# Dataset content
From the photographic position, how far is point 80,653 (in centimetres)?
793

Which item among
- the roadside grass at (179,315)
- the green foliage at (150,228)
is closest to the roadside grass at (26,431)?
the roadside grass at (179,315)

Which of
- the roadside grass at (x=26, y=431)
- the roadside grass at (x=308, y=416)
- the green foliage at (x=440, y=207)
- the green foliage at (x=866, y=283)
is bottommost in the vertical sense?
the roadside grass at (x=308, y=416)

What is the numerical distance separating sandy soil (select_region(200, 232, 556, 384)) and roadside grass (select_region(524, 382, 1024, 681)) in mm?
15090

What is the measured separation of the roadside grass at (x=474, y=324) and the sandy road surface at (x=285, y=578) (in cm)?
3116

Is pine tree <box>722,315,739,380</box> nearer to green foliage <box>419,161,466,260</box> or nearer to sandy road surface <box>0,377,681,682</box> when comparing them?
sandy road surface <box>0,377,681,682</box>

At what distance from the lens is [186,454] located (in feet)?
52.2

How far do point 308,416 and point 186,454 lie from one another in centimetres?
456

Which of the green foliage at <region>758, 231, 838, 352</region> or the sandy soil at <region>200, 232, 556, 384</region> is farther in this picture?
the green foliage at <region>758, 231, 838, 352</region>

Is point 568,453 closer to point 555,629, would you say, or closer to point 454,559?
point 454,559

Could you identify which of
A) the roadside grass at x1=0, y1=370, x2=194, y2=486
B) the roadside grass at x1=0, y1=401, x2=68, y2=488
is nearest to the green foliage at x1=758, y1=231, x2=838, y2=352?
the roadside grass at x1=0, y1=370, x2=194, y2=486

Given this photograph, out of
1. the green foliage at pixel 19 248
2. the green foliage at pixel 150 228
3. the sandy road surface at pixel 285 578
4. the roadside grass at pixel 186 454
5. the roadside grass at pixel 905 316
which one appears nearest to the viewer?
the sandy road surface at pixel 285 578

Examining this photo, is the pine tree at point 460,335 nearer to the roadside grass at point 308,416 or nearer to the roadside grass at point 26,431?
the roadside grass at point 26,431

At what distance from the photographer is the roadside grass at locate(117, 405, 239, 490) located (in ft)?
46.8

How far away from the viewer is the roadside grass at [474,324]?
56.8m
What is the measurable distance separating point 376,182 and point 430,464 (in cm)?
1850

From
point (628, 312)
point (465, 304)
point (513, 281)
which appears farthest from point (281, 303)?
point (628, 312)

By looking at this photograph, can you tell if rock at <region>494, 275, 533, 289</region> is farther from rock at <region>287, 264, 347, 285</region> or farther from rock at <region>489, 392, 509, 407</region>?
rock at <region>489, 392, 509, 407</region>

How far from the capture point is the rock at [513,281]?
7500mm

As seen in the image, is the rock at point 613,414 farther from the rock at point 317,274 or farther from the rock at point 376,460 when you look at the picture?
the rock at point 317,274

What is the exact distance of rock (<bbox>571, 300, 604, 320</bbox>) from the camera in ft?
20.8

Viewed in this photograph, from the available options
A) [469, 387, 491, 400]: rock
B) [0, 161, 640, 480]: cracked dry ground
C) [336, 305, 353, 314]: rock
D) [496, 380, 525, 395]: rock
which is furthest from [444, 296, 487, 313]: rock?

# Stated exercise
Copy out the lines starting at the one containing "Given this photograph, out of" and ending with the last line of the entries. Include nothing else.

# Written response
Given this photograph, out of
1. the green foliage at pixel 19 248
2. the green foliage at pixel 150 228
3. the sandy road surface at pixel 285 578
4. the roadside grass at pixel 186 454
5. the roadside grass at pixel 905 316
which one appears nearest to the viewer?
the sandy road surface at pixel 285 578

Examining this photo, is the pine tree at point 460,335 nearer to the roadside grass at point 308,416 or nearer to the roadside grass at point 26,431?
the roadside grass at point 26,431

At what distance from the photographer is the roadside grass at locate(117, 405, 239, 490) located (in ft)?
46.8

How far away from the viewer is the roadside grass at [474,324]?
56.8m
What is the measurable distance separating point 376,182 and point 430,464 (in cm)?
1850

From
point (628, 312)
point (465, 304)
point (513, 281)
which appears farthest from point (281, 303)?
point (628, 312)

By looking at this photograph, can you tell if rock at <region>494, 275, 533, 289</region> is farther from rock at <region>287, 264, 347, 285</region> or farther from rock at <region>489, 392, 509, 407</region>?
rock at <region>489, 392, 509, 407</region>

How far from the capture point is the rock at [513,281]?
7500mm

As seen in the image, is the rock at point 613,414 farther from the rock at point 317,274 or farther from the rock at point 376,460 when you look at the picture?
the rock at point 317,274

What is the exact distance of rock (<bbox>571, 300, 604, 320</bbox>) from the camera in ft?
20.8

Viewed in this photograph, from the available options
A) [469, 387, 491, 400]: rock
B) [0, 161, 640, 480]: cracked dry ground
C) [336, 305, 353, 314]: rock
D) [496, 380, 525, 395]: rock
which is furthest from [444, 296, 487, 313]: rock?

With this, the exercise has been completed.